This is a complicated task and I believe that
Mathematica is not the best tool to do it. If you want to do it only once, just go ahead with the method described in your question. Otherwise, if it is a frequent task, try to select a better tool such as Apache Nutch, which has a built in crawler. Not so easy to get used to, but it saves a lot of time afterwards.
Anyways, if you want to choose
Mathematica, here is some guidelines that increase the efficiency. Writing a high-performance crawler requires a good knowledge of the TCP/IP protocol stack. Specifically, you should be familiar with the details of TCP and HTTP protocols. I am not going to write the code since testing the code requires the database of links and takes a huge amount of time.

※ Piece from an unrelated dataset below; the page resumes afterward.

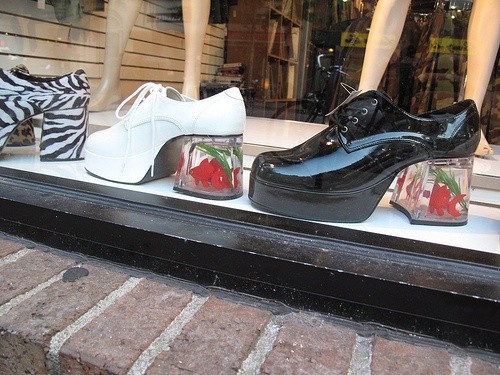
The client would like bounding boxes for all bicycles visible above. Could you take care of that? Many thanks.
[265,51,349,124]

I assume that you want to fetch the urls using a single machine. I also assume your machine has enough power so that processing/storage is not the bottleneck. There are at least two bottlenecks involved in the crawling process then. One is your network throughput (the connection between your machine and the outside world) and the other one is the server(s).
Fetching the urls one by one is not a good idea since because of the latency, the throughput of your crawler would be very low. Fetching all of the urls in parallel at once is a bad idea too. There are limits on the number of connections that any machine can handle at the same time (because of the limited amount of memory and processing power available).
Servers also disallow their clients to fetch too many pages in a short period of time to prevent denial-of-service attacks. Therefore, there must be an optimal value, say $k_t$, for the number of parallel fetches at any given time. And, this number, because of the variable condition of your network, is changing during the time.
Guideline 1: Do not open too many connections to a single server. Open at most 3-5 connections. Instead, use multiple servers to have more connections open. For example, if $k_t=40$, select 10 servers and open at most 4 connections to each of them. If you have more than 10 servers in your list, you can choose more servers, each with fewer connections.
Guideline 2: To find the optimal value of $k_t$, I propose you to use a closed loop controller. Set an initial value for $k_0$, say 10. Increase the amount of $k_t$ once every few minutes as long as increasing the amount, increases the throughput as well. Otherwise, decrease it. Knowing how TCP controls congestion helps a lot.
Guideline 3: There is another trick used by crawlers and browsers to speed up the download process of multiple files. But, I am not sure if there is a straightforward way to implement it in
Mathematica (e.g., without using Java). Here is the trick: Download multiple files, back to back, with a single TCP connection to the server. I think, the
URLSaveAsynchronous function by default does not do such a thing and you need a bit more effort to implement it. The reason behind this technique is that making a connection to the server takes time and has a huge overhead. Therefore, reusing the connection for several downloads, shares the overhead.